Copy out, unchanged, the lines beginning with the one that contains "Time of clock at [105,75,211,181]: 4:12" and continuing through the one that contains "Time of clock at [470,232,494,262]: 6:23".

• SUPPLIED RECORDS:
..........

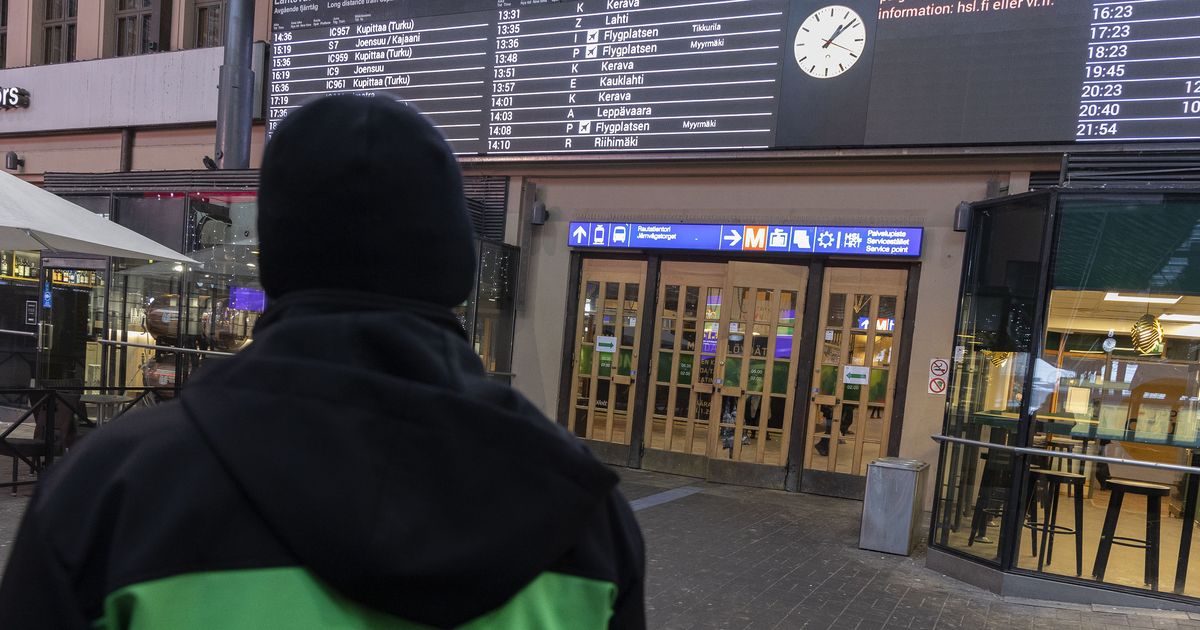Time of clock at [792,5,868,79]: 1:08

..........

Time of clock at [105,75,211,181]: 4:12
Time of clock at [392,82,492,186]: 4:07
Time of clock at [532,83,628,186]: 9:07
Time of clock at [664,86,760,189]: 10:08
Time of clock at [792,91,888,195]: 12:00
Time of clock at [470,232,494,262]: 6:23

..........

• REPLY TO THE EXERCISE:
Time of clock at [105,75,211,181]: 4:12
Time of clock at [392,82,492,186]: 4:07
Time of clock at [532,83,628,186]: 9:07
Time of clock at [664,86,760,189]: 10:08
Time of clock at [792,91,888,195]: 12:00
Time of clock at [470,232,494,262]: 6:23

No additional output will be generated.